TASK DESCRIPTION: Count the rows below that contain the string "closest", where case matters, and reply with the number alone.

INFORMATION PROVIDED:
>> Begin

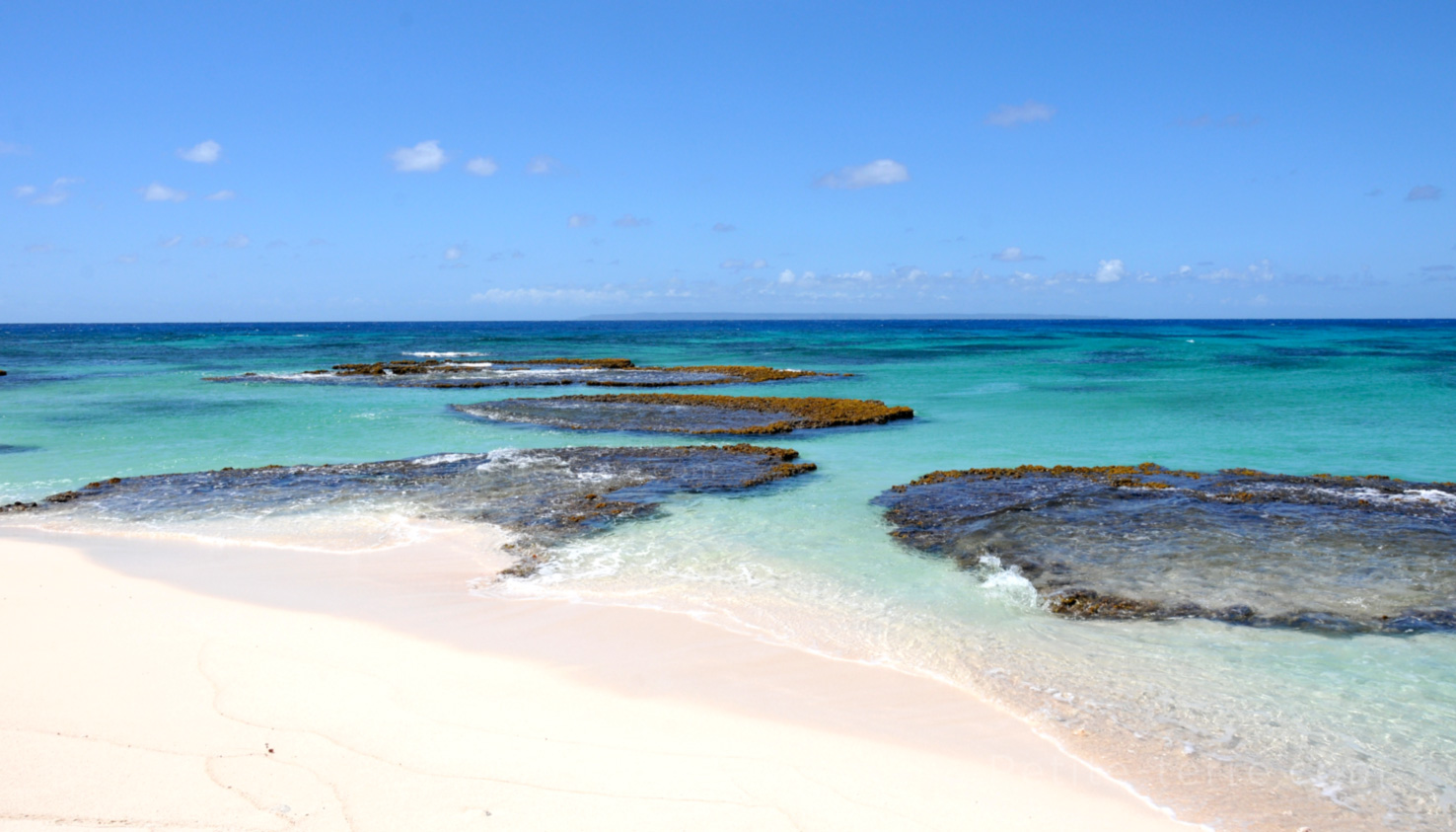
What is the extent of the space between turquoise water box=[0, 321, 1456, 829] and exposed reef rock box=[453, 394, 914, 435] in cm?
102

>> End
>> Begin

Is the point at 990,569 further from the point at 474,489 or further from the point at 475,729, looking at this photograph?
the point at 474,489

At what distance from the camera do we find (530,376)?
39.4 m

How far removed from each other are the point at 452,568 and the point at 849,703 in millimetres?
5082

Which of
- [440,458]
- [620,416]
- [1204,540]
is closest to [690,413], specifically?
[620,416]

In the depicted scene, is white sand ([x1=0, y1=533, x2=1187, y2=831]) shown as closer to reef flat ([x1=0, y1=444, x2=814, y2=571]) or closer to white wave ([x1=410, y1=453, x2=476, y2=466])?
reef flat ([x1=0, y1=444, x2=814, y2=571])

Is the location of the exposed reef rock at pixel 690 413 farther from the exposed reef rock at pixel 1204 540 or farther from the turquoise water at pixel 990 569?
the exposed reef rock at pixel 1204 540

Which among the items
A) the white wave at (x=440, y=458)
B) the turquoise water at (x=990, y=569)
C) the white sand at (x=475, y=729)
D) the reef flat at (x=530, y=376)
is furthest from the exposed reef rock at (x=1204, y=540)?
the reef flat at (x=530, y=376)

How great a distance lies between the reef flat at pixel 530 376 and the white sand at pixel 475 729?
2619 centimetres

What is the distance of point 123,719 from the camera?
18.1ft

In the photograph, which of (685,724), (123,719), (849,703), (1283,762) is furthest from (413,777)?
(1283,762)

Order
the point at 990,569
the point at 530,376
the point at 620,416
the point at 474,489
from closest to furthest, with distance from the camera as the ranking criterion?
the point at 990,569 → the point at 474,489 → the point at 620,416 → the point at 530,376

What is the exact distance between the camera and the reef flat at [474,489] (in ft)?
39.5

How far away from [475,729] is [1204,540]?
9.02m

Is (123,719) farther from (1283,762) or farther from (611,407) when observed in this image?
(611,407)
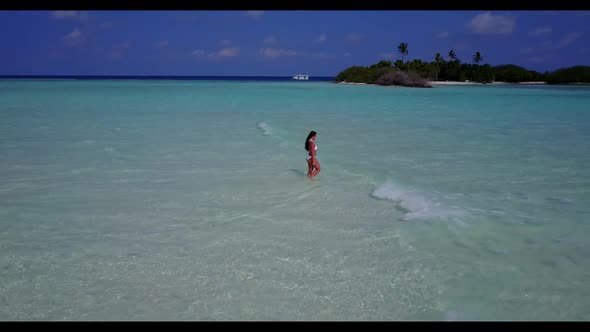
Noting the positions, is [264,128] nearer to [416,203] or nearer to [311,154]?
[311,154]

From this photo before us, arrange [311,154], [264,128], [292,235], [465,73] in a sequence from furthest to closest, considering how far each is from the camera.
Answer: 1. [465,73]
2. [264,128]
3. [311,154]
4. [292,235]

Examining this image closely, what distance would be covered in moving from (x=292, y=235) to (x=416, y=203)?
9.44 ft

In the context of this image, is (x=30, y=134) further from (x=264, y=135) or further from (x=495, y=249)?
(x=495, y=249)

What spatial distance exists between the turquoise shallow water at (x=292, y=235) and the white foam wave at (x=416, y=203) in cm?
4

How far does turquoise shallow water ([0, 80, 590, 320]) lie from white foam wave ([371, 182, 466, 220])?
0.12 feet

>> End

RESPONSE: 3